REQUEST =>
Reproduce word for word the stretch of the items below from the line containing "By inspection, is" through the line containing "1.82 metres", including both of those lines. Omit the pictures from your answer.
— START RECORDS PROVIDED —
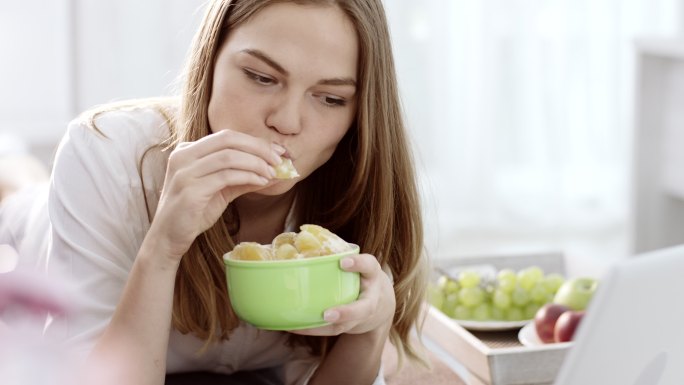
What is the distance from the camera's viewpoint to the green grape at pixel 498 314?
171cm

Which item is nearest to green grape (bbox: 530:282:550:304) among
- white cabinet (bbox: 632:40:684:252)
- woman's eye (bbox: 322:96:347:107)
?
woman's eye (bbox: 322:96:347:107)

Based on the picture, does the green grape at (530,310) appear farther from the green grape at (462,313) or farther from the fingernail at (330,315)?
the fingernail at (330,315)

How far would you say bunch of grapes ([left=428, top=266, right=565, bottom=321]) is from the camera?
5.64ft

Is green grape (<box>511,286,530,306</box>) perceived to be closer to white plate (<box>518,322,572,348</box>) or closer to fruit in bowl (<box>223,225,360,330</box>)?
white plate (<box>518,322,572,348</box>)

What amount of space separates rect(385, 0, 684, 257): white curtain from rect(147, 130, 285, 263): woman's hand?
134 inches

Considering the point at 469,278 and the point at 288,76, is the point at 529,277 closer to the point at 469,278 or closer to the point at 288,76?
the point at 469,278

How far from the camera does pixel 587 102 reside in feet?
15.6

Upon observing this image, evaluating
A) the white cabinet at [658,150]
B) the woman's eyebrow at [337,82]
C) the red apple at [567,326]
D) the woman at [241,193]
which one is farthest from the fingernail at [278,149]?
the white cabinet at [658,150]

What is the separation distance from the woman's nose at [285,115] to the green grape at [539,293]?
2.33 feet

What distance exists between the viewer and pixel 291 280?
109 centimetres

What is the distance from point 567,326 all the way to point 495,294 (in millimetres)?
236

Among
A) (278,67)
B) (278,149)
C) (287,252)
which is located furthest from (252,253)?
(278,67)

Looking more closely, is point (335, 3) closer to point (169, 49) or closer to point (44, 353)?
point (44, 353)

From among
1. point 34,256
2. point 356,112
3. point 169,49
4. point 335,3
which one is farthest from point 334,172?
point 169,49
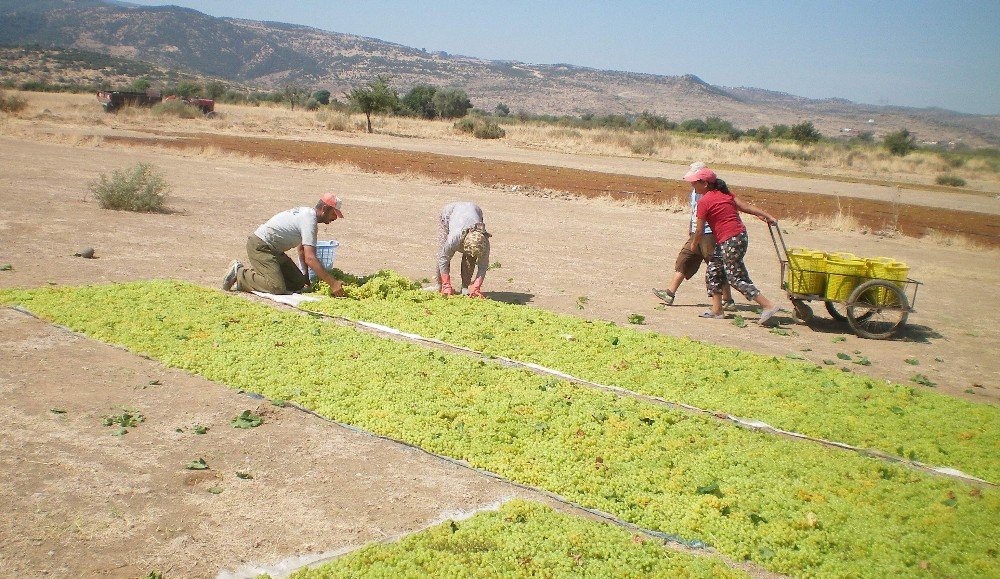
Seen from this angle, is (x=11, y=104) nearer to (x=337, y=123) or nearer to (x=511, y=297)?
(x=337, y=123)

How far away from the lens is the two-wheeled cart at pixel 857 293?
8852 mm

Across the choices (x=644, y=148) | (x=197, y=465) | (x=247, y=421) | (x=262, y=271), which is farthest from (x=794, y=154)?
(x=197, y=465)

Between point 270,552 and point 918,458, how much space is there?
13.8 ft

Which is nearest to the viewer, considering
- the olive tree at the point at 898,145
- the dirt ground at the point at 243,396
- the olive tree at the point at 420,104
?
the dirt ground at the point at 243,396

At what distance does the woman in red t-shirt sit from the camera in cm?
912

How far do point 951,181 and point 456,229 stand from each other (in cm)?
3923

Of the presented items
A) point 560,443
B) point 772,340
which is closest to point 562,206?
point 772,340

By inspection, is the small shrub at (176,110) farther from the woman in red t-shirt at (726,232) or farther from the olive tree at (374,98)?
the woman in red t-shirt at (726,232)

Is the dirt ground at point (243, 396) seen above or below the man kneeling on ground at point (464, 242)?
below

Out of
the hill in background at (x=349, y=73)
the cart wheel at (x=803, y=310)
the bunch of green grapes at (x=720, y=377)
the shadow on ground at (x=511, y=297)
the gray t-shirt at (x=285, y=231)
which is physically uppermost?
the hill in background at (x=349, y=73)

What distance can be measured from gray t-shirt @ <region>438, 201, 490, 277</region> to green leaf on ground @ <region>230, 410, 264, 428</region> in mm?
3960

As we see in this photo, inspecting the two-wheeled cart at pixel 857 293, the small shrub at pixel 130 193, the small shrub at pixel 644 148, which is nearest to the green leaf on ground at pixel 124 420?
the two-wheeled cart at pixel 857 293

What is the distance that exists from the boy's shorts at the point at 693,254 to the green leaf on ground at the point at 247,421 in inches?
225

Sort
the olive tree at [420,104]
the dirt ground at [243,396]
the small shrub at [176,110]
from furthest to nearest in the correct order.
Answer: the olive tree at [420,104] < the small shrub at [176,110] < the dirt ground at [243,396]
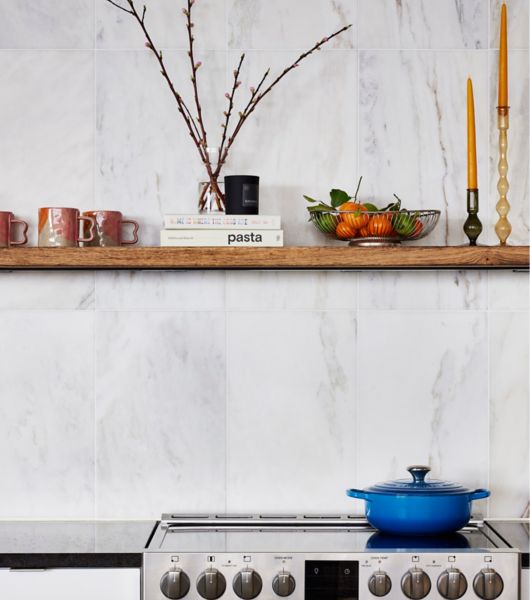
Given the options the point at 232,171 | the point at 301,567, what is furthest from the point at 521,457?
the point at 232,171

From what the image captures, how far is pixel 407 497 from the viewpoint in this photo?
1.82 metres

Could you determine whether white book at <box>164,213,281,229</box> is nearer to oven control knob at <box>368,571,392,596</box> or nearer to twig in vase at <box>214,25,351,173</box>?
twig in vase at <box>214,25,351,173</box>

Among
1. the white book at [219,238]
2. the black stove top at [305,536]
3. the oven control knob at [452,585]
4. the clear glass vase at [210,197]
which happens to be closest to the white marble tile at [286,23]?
the clear glass vase at [210,197]

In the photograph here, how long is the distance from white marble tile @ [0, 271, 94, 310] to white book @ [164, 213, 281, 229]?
1.08ft

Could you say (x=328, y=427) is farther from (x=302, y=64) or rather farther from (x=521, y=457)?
(x=302, y=64)

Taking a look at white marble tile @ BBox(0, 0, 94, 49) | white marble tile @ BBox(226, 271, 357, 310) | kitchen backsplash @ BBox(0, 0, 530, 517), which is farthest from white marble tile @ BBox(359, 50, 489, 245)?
white marble tile @ BBox(0, 0, 94, 49)

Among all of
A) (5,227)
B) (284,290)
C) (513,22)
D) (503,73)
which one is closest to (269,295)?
(284,290)

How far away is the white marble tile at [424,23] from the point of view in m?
2.10

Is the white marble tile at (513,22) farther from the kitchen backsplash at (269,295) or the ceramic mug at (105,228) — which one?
the ceramic mug at (105,228)

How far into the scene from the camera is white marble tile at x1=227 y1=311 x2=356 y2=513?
2.10 m

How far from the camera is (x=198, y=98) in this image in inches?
82.8

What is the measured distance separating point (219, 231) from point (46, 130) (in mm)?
549

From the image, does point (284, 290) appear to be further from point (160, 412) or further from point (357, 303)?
point (160, 412)

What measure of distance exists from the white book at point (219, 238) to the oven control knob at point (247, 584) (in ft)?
2.25
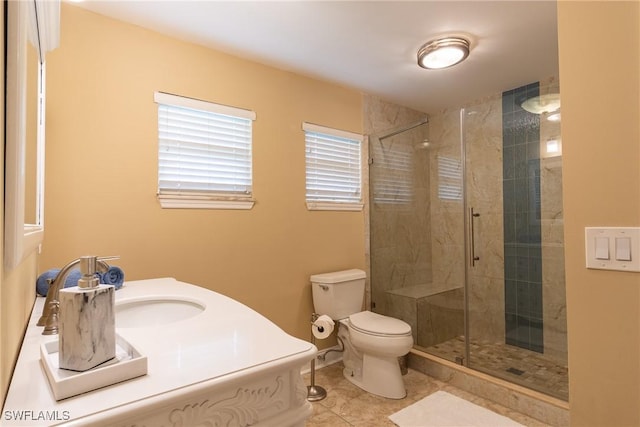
— END RECORDS PROVIDED —
EXERCISE OUTPUT =>
By inspection, is the small shrub at (176,110) farther from the woman in red t-shirt at (726,232) or farther from the olive tree at (374,98)?
the woman in red t-shirt at (726,232)

Is the dirt ground at point (243, 396) seen above or below the man kneeling on ground at point (464, 242)?
below

Out of
the hill in background at (x=349, y=73)
the cart wheel at (x=803, y=310)
the bunch of green grapes at (x=720, y=377)
the shadow on ground at (x=511, y=297)
the gray t-shirt at (x=285, y=231)
which is physically uppermost?
the hill in background at (x=349, y=73)

What distance can be measured from gray t-shirt @ <region>438, 201, 490, 277</region> to green leaf on ground @ <region>230, 410, 264, 428</region> in mm?
3960

As we see in this photo, inspecting the two-wheeled cart at pixel 857 293, the small shrub at pixel 130 193, the small shrub at pixel 644 148, which is nearest to the green leaf on ground at pixel 124 420?
the two-wheeled cart at pixel 857 293

What is the distance that exists from the boy's shorts at the point at 693,254 to the green leaf on ground at the point at 247,421 in inches?
225

Sort
the olive tree at [420,104]
the dirt ground at [243,396]
the small shrub at [176,110]
from furthest to nearest in the correct order.
Answer: the olive tree at [420,104] < the small shrub at [176,110] < the dirt ground at [243,396]
Given the options the point at 232,171 | the point at 301,567, what is furthest from the point at 521,457?
the point at 232,171

From what the image captures, how far is pixel 407 497 from the viewpoint in this photo?
1.82 metres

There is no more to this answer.